EU creates record number of jobs
EMPLOYMENT HAS risen in all the EU's member states for the first time this decade. The EU has created 1.8 million new jobs, an average increase of 2.9 per cent, in the past two years, according to a European Commission report on member states' employment policies due to be presented to next month's Helsinki summit.
The Commission praised the UK for its success in getting the long-term unemployed back to work in the report, which was discussed by employment ministers in Brussels yesterday. It recommended further measures to promote child care policies and reduce the gap between mens' and womens' pay.
Tessa Jowell, the UK's employment minister, welcomed the recommendations. She said the UK had enough jobs market flexibility to create routes out of poverty, with 700,000 more people in work since May 1997. Department for Employment and Education figures suggest the New Deal in particular has taken 155,500 young people into work, with youth unemployment down by 70 per cent.

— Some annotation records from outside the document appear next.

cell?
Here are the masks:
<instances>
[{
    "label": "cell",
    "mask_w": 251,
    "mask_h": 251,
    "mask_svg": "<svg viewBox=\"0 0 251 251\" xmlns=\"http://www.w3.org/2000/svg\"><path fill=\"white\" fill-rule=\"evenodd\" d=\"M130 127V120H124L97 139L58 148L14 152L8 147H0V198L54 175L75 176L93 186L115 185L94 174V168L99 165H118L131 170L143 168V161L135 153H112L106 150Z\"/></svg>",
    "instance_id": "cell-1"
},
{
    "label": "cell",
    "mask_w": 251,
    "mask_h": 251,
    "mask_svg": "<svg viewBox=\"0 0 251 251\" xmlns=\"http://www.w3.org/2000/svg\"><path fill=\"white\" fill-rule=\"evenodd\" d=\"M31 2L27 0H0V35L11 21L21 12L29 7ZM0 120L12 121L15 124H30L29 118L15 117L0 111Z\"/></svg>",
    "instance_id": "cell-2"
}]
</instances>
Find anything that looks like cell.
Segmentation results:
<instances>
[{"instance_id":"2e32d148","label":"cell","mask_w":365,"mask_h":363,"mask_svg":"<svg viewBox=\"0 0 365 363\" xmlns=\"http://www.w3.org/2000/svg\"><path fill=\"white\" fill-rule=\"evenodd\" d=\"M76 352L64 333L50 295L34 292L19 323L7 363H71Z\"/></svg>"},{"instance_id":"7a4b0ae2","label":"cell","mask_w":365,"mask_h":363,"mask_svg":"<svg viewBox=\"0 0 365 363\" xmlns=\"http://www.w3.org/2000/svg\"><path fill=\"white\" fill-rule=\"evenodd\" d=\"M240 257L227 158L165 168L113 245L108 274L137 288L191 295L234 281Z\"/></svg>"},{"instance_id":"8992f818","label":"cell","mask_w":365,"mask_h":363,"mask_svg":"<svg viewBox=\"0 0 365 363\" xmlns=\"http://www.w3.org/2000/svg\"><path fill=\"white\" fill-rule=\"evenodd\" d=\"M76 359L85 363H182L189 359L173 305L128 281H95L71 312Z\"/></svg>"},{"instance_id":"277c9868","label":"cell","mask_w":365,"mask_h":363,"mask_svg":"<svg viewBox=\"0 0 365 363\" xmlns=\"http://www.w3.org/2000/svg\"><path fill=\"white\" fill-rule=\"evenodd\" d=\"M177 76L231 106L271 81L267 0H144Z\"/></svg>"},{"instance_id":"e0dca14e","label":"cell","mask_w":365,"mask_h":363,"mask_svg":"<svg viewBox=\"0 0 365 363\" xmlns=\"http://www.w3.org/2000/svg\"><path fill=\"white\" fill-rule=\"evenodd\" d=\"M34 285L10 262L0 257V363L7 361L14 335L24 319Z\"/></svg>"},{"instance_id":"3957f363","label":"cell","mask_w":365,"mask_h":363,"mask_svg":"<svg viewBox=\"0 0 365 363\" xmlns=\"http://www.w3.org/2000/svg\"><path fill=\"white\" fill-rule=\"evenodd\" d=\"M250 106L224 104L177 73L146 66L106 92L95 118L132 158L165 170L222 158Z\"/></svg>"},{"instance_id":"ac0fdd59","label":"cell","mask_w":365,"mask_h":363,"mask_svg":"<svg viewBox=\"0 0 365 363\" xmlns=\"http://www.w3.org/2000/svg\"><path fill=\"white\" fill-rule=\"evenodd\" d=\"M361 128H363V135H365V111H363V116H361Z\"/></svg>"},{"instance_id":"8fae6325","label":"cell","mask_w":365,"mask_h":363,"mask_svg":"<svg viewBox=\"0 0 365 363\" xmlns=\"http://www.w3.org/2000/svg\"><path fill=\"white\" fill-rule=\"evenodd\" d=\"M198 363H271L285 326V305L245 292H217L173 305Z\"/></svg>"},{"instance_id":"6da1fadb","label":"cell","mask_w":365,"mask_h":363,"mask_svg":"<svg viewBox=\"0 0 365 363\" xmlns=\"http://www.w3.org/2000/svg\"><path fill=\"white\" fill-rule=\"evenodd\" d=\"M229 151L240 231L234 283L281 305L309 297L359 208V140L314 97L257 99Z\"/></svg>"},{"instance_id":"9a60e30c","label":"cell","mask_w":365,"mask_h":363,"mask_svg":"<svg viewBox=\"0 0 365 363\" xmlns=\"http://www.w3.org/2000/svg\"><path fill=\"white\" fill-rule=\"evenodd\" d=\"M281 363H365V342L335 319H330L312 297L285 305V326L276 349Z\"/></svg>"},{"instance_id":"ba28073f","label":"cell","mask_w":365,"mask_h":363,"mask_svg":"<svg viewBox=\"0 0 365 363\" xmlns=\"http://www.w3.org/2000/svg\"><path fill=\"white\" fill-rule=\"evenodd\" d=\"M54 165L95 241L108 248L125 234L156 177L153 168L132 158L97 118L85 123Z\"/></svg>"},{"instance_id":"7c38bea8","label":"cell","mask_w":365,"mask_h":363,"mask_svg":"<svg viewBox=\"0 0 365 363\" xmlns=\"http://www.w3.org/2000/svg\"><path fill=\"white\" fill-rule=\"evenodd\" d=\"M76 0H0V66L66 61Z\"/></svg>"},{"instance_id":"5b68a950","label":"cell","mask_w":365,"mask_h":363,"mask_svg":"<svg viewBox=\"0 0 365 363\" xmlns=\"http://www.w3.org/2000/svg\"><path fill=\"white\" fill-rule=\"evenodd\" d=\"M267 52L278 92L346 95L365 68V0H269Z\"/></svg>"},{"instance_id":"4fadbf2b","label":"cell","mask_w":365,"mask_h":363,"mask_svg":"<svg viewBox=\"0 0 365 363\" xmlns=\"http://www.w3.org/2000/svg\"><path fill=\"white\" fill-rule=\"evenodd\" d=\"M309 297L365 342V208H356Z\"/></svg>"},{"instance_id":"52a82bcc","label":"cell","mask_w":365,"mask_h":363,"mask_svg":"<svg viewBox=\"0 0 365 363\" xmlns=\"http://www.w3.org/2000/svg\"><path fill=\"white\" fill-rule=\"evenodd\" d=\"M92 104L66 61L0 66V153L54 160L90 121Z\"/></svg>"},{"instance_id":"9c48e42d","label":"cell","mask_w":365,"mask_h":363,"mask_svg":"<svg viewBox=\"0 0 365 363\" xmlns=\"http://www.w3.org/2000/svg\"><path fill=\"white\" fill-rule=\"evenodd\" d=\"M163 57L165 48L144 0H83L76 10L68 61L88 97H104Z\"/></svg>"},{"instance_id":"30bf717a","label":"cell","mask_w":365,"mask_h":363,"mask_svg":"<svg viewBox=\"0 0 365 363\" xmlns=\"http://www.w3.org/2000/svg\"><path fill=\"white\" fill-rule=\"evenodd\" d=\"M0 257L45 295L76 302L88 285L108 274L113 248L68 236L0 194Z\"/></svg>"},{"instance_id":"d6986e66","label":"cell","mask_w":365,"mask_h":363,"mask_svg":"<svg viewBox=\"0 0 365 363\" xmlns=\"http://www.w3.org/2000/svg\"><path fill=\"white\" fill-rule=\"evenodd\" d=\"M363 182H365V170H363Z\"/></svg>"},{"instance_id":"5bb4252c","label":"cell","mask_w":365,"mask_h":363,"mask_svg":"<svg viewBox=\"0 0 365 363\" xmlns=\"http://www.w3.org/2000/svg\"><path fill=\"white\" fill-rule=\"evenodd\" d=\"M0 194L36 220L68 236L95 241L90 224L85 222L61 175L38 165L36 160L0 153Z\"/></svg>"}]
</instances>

Additional flexibility had also boosted job prospects in other EU countries, she said. "We welcome this improvement, which reflects a move away from rigid and proscriptive employment regulation to employment guidelines based on flexibility, employability, entrepreneurship and equal opportunities."
Britain is pushing for a special European Council meeting in Lisbon in March to focus on entrepreneurship and new technology, as the next stage in the EU's jobs strategy.